Его стиль отличается быстрой и легкой динамичностью, безукоризненной отшлифованностью и вместе с тем насыщенностью нюансами и оттенками. У читателя получается впечатление, что автор, как бы шутя, забавляясь, едва скользит по поверхности жизни, едва до нее дотрагивается своими легкими, бегущими фразами – и однако же из этого скольжения, из намеков и полунамеков и из быстрых, случайно брошенных штрихов рождаются зрительно яркие образы и сложные человеческие характеры, картина их взаимоотношений и жизненная атмосфера, их окутывающая.

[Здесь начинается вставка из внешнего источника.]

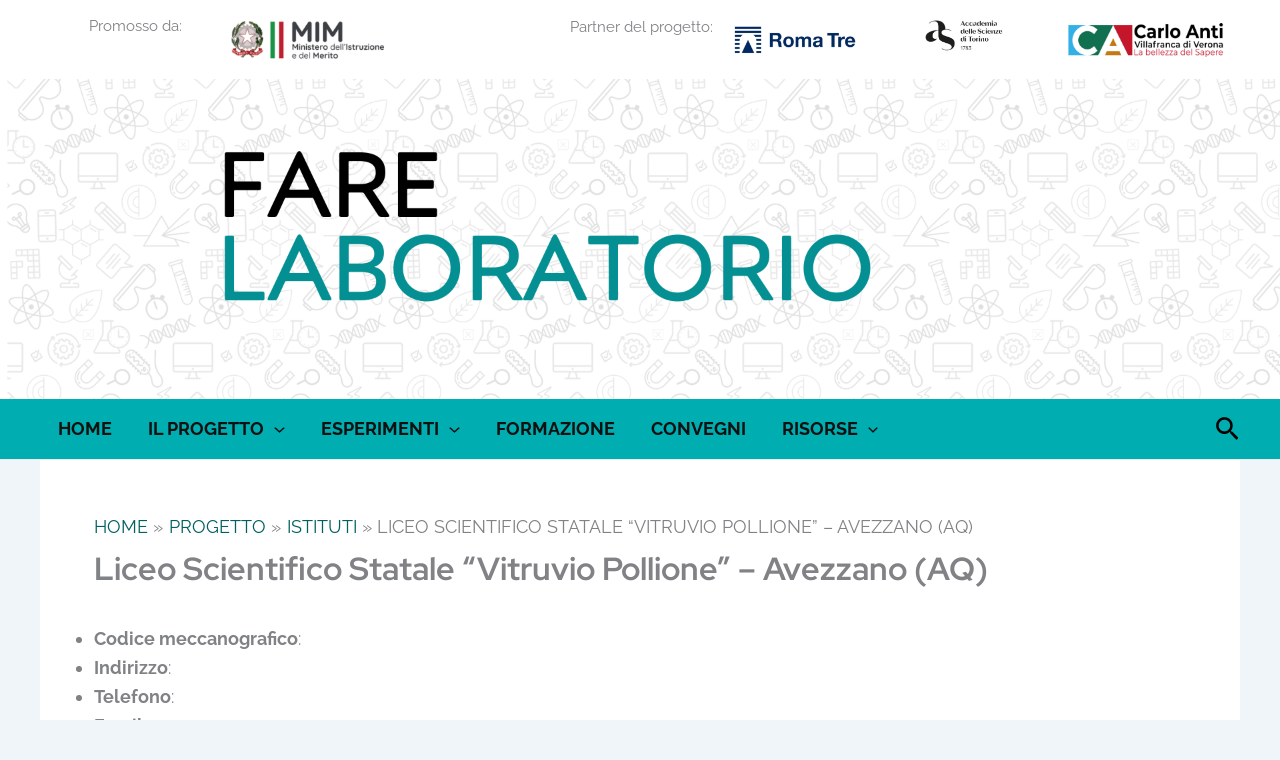

--- FILE ---
content_type: text/css
request_url: https://ls-osa.uniroma3.it/wp-content/uploads/maxmegamenu/style.css?ver=dd1d02
body_size: 134
content:
@charset "UTF-8";

/** THIS FILE IS AUTOMATICALLY GENERATED - DO NOT MAKE MANUAL EDITS! **/
/** Custom CSS should be added to Mega Menu > Menu Themes > Custom Styling **/

.mega-menu-last-modified-1750217994 { content: 'Wednesday 18th June 2025 03:39:54 UTC'; }

.wp-block {}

Американская критика видит большое достижение Набокова в том, <что> ему полностью удалось переложить или перевоплотить этот свой стиль, являющийся инструментом чрезвычайно сложным и утонченным, с русского языка на английский, и сделать этот так, что скользящая насыщенность и меткость его рассказа ничего при этом не утратила. Уже в 1941 году известный американский критик Эдмунд Уильсон сравнивал Набокова с такими другими иностранцами, достигшими стилистического мастерства в английском языке, как Джозеф Конрад, поляк по рождению, ставший знаменитым английским романистом, и как Джордж Санта<я>на, испанец по происхождению, который является одним из наиболее выдающихся поэтов и писателей <и> в то же время философов нашего времени.
Остановимся теперь на новом романе Набокова: «Под знаком незаконнорожденных».
Вопреки своему обыкновению, Набоков избрал для этого романа общественно значимую и весьма современную тему. Это жизнь культурного и умственно выдающегося человека в условиях тоталитарного государства.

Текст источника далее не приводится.